I have to take a moment to discuss the elephant in the room: the veggie burger. Now, before all you meat-eaters ignore the rest of this post, I beg you to give it a chance! I am not a vegetarian, and I could never be. However, recently I've exposed myself more to the land of plant-based meals, and I've learned a lot. I learned that there is so much versatility, and SO much flavor. You can do anything to plant-based foods that you do with meat. I used to be one of those people that heard the word "veggie burger", and was instantly all "OMG EW" and stopped listening. Why would anyone want to eat something like that? A burger is supposed to be made with MEAT! Well my friends, I challenge you to expand your definition of the word "burger". In my recent travels down the frozen food aisle at Whole Foods, I sort of stumbled upon a brand called Hilary's Eat Well. The company makes double serving little bags of various flavors/types of veggie burgers. They're all made with real ingredients, free of common allergens (gluten, corn, dairy, egg, soy, and nuts). In them, you'll find ingredients like coconut oil, beans, and millet. I decided to give them a try, and I haven't looked back. So far, I've tried "the world's best veggie burger", and the adzuki bean burger. They're super easy; store them in the freezer and throw them on a cookie sheet in a heated oven for 15ish minutes. Check out this recipe and another leftover suggestion I put together this week using these burgers.

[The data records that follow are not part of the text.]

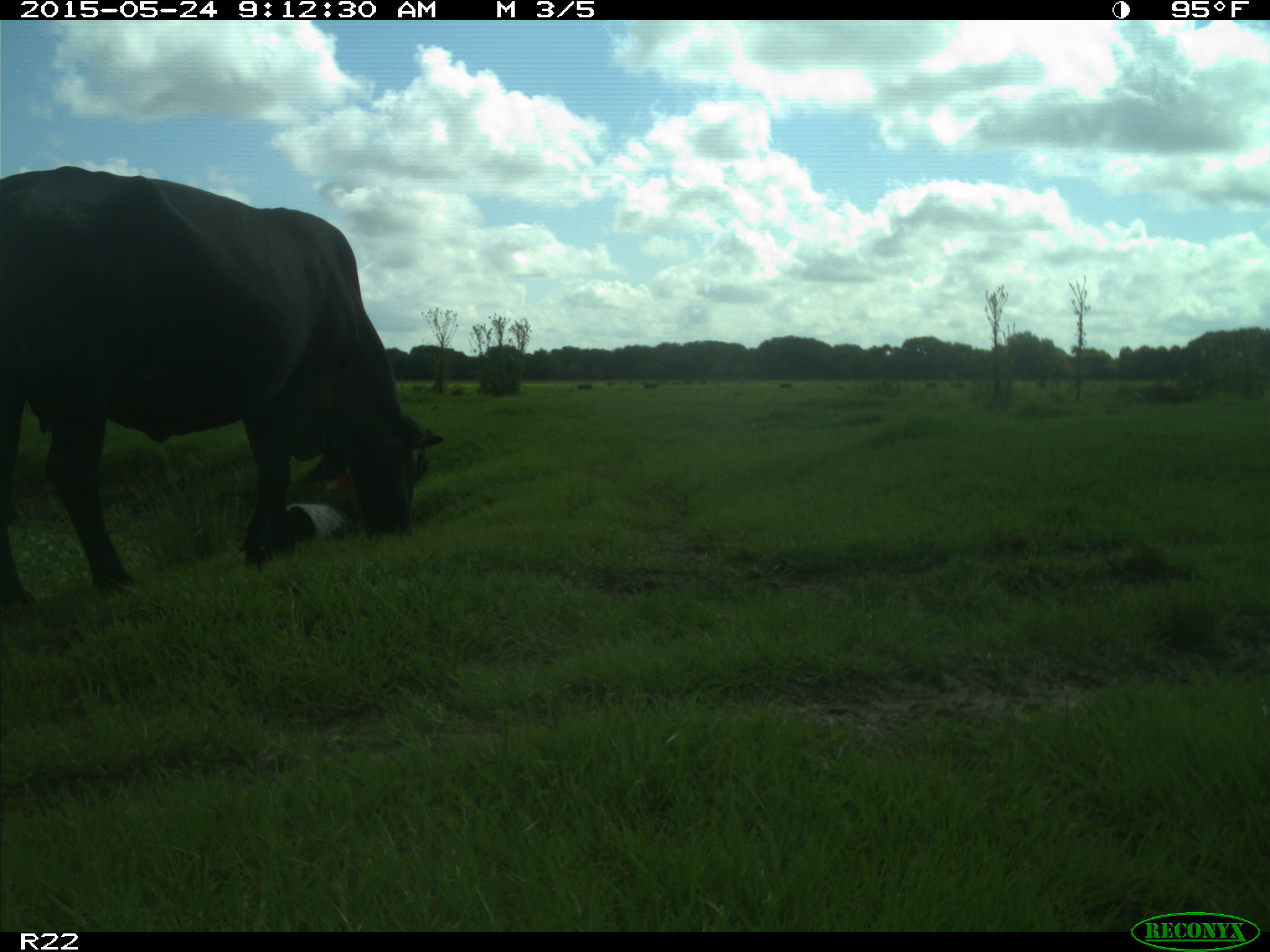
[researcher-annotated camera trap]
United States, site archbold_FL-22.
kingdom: Animalia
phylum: Chordata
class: Mammalia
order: Artiodactyla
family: Bovidae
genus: Bos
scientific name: Bos taurus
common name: domestic cow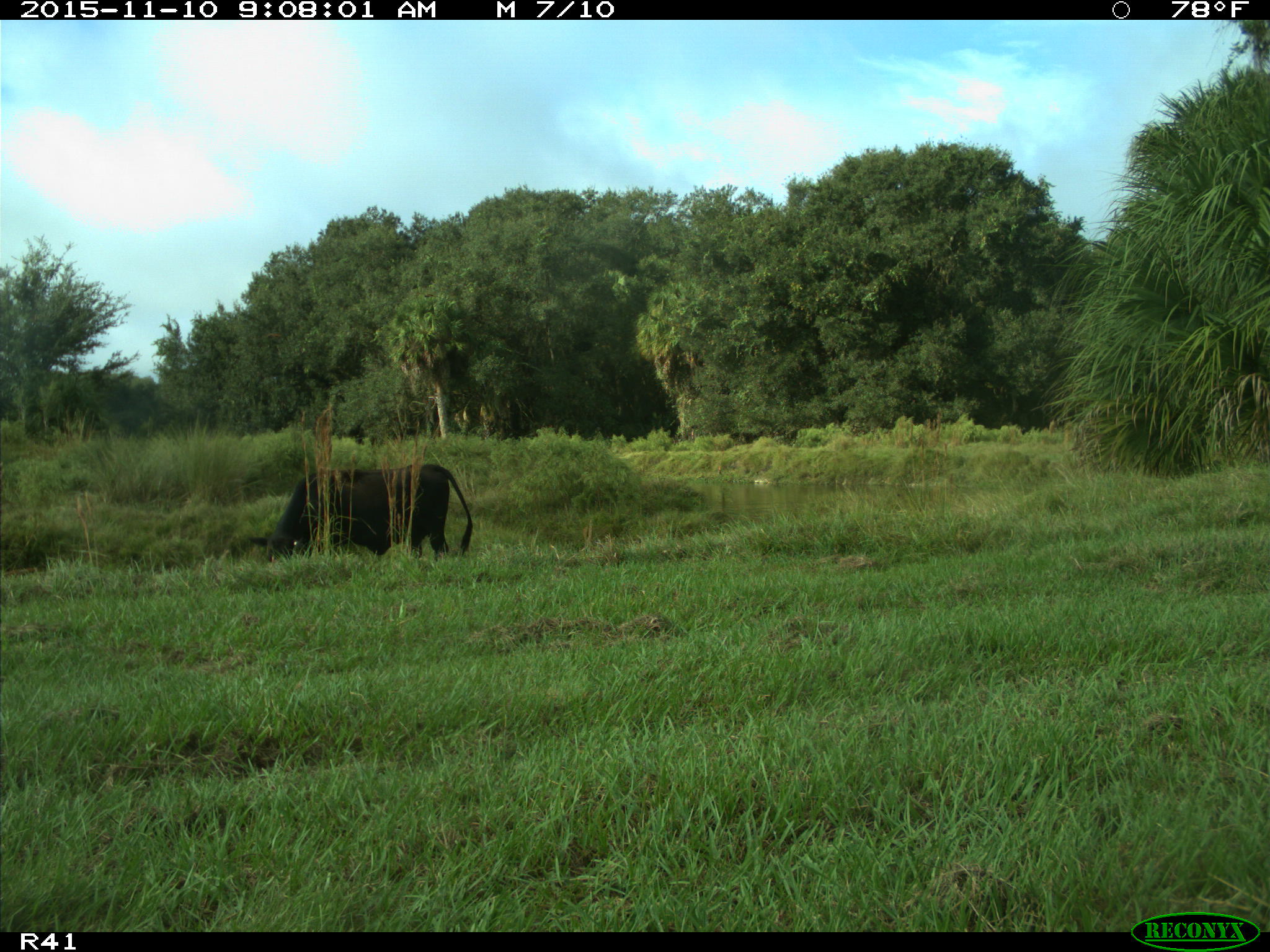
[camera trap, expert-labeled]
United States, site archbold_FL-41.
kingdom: Animalia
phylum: Chordata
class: Mammalia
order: Artiodactyla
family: Bovidae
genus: Bos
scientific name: Bos taurus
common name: domestic cow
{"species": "Bos taurus (domestic cow)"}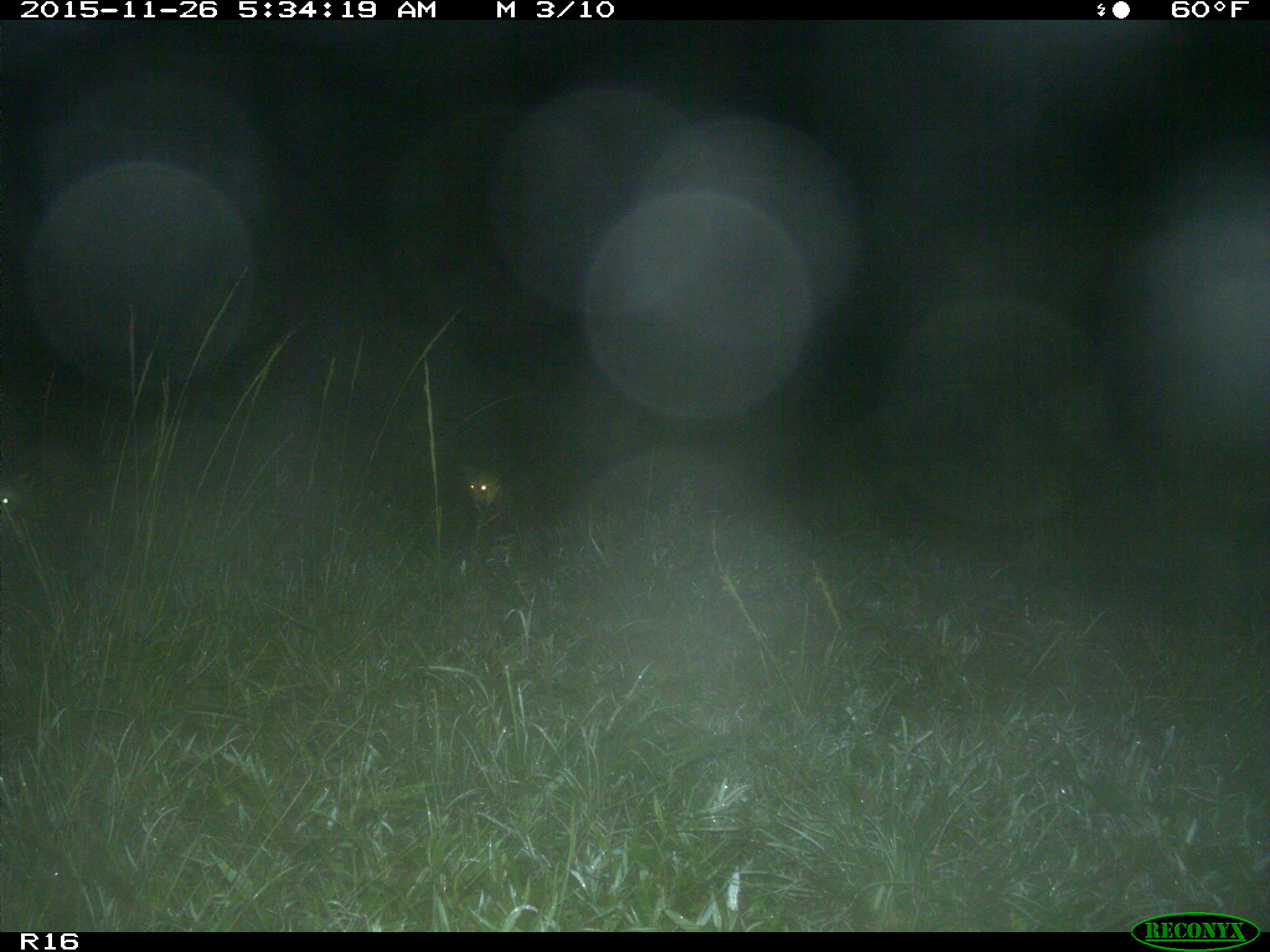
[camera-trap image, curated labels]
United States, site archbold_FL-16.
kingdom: Animalia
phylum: Chordata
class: Mammalia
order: Carnivora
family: Procyonidae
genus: Procyon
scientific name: Procyon lotor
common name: common raccoon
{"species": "Procyon lotor (common raccoon)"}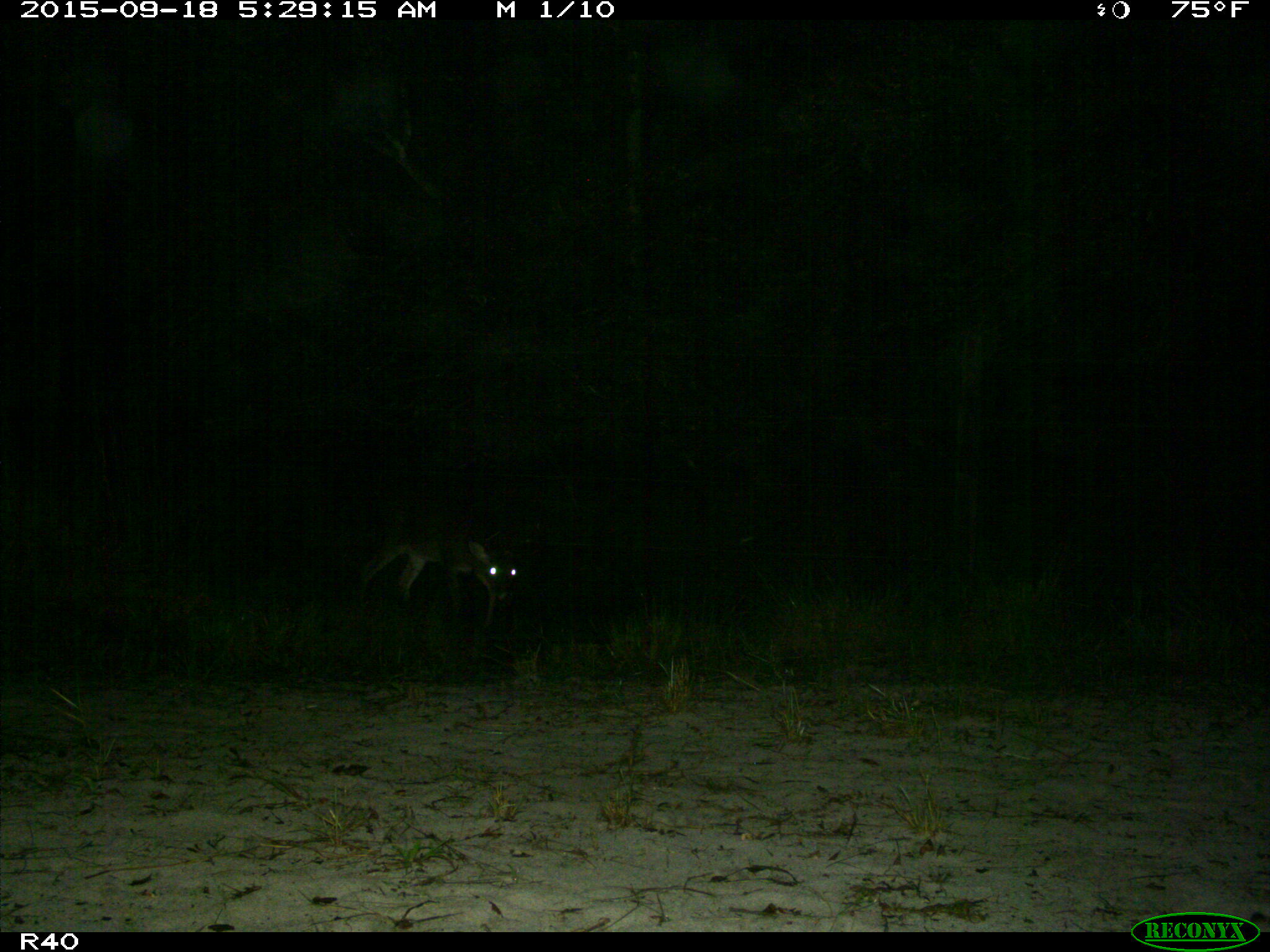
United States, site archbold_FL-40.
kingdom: Animalia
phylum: Chordata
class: Mammalia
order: Artiodactyla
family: Cervidae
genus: Odocoileus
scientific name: Odocoileus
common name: deer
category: unidentified deer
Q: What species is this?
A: Unidentified deer (deer) (Odocoileus).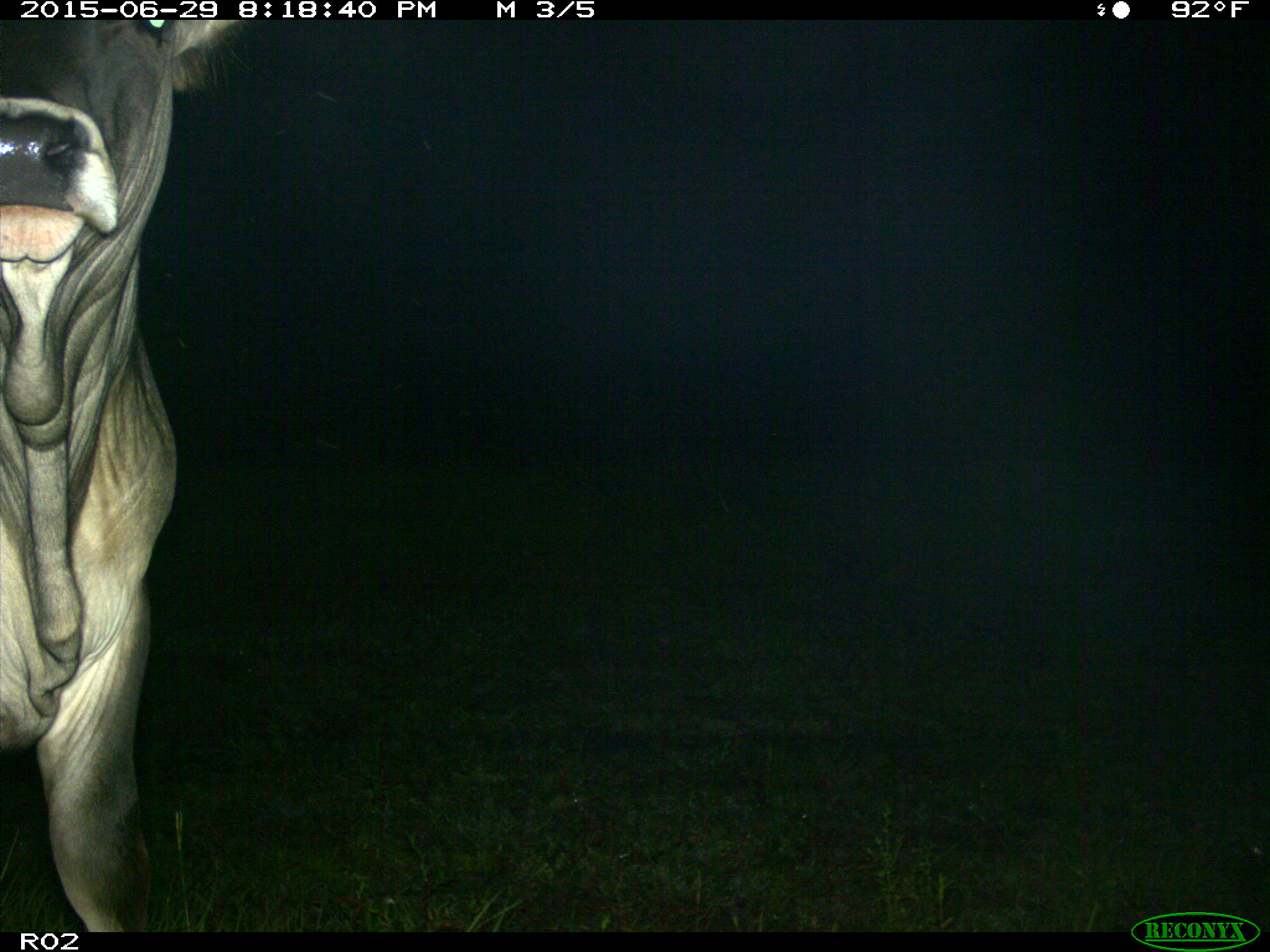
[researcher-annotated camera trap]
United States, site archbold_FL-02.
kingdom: Animalia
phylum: Chordata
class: Mammalia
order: Artiodactyla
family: Bovidae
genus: Bos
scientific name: Bos taurus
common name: domestic cow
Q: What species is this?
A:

Embrace the veggie burger, people!

The Ultimate Veggie Burger - featuring Hilary's Eat Well Adzuki Bean Burger
gluten free // vegetarian
Ingredients:
1 Hilary's Eat Well Adzuki Bean Burger - cooked according to directions
2 slices of gluten free bread or bread of choice - toasted
Thinly sliced vine ripe tomato
Grilled mushrooms (previously grilled in foil packet with onion/garlic powder)
Handful of spring mix
1 wedge of the Laughing Cow white cheddar cheese
2 slices of avocado
Generous amount of sriracha
Directions: I had some extra mushrooms in my fridge from the previous night's dinner. If you want to whip some up, slice your mushrooms and wrap them in a foil packet with garlic powder and onion powder. Grill for about 15 minutes, flipping halfway through. Cook the veggie burger according to the directions. Toast your bread, and layer all the ingredients as you wish. Add a generous amount of sriracha and voila!
Leftover tip: cook an extra burger while you're at it. Bring it as lunch the next day, chopped up over a salad. Delicious!!